Dollo-CDP: a polynomial-time algorithm for the clade-constrained large Dollo parsimony problem; available at doi: 10.1186/s13015-023-00249-9 Use of \(V(T)\)
Sometimes \(V(T)\) denotes the set of internal (i.e., non-leaf) vertices in a phylogenetic tree \(T\) and sometimes it denotes all vertices in \(T\). The usage is clear from the context. Definition of \( \mathcal{STB} \)
On page 7, the definition of \( \mathcal{STB} \) should be \( \mathcal{STB} = \{ X|Y : X,Y,X \cup Y \in \Sigma \text{ and } X \cap Y = \emptyset \} \). The definition in the paper is missing \( X \cap Y = \emptyset \); however, this condition is clear from the context. Algorithm 3 in Additional file 1
The algorithm description is inconsistent with the main text and the Dollo-CDP code. Based on the main text, there should be another conditional after line 7 to check if \(Y = A \setminus X\) is a member of \(\Sigma\) before appending \(X\) to \(SubBip[A]\). If using bitvectors, membership in \(\Sigma\) can be checked with an \(O(n)\) hash. This is the same as checking if \(X\) is a proper subset of \(A\) so it does change our time complexity analysis.

27.

Quartets enable statistically consistent estimation of cell lineage trees under an unbiased error and missingness model; available at doi: 10.1186/s13015-023-00248-w Figure 1
The entry of \(G\) corresponding to cell 4 (row) and orange triangle mutation (column) should be set to 0 instead of 1 because cell 4 is not below the orange triangle mutation in the cell lineage tree so it does not inherit the mutation from an ancestor (see corrected figure below). This typo does not impact any other part of the paper.

23.

Theoretical and practical considerations when using retroelement insertions to estimate species trees in the anomaly zone; available at doi: 10.1093/sysbio/syab086 Definition of false positive rate (page 726)
False positive rate should be defined the number of branches in the estimated species tree that are missing from the true tree, divided by the number of internal branches in the estimated tree (instead of true tree). Supplementary Figure S1
The mistake above was made in both the text and our analyses. We corrected our analyses on Github. There are no noticeable differences between the corrected figure below and Supplementary Figure S1; therefore, this error does not change our results or conclusions.

15.

FastMulRFS: fast and accurate species tree estimation under generic gene duplication and loss models; available at doi: 10.1093/bioinformatics/btaa444 Equation (2)
The second \(+\) should be \(-2\) so that the equation reads $$ RF(T, T') = |E(T|_R)| + |E(T')| - 2 | C(T|_R) \cap C(T') | $$ where \(T\) is a phylogenetic tree on label set \(S\), \(T'\) is a tree on label set \(R \subseteq S\), \(E(T)\) returns the edges of \(T\), and \(C(T)\) returns the bipartitions of \(T\).
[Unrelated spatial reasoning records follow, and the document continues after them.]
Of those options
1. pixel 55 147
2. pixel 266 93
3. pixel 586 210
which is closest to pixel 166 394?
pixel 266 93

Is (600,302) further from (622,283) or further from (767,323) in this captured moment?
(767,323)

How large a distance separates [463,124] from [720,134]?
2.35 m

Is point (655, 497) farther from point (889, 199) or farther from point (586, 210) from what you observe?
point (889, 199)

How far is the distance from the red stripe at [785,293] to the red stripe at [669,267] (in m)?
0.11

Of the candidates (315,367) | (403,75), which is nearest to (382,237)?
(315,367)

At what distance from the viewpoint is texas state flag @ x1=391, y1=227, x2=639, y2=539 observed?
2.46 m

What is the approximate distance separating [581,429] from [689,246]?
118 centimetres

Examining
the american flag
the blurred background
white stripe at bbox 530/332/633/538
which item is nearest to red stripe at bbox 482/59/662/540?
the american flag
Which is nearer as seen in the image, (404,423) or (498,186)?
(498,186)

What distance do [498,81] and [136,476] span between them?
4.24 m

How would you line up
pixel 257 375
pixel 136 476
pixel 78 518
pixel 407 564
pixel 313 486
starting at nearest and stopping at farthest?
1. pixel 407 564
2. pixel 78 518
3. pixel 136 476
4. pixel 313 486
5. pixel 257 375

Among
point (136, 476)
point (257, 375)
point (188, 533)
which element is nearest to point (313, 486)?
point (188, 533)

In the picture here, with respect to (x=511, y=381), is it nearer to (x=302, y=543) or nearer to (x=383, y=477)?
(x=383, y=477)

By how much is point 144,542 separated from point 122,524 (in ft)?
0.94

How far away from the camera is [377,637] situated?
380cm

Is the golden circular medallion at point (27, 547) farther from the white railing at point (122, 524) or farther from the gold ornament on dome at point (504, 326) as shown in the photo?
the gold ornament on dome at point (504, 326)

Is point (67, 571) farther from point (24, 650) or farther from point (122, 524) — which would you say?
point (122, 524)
The correct equation is used in the proof on page i64, so this typo does not impact our results.

9.

To Include or Not to Include: The Impact of Gene Filtering on Species Tree Estimation Methods; available at doi: 10.1093/sysbio/syx077 Broken reference (page 287)
The broken reference \(?\) should point to Kubatko and Degnan, Systematic Biology, 2007 doi: 10.1080/10635150601146041.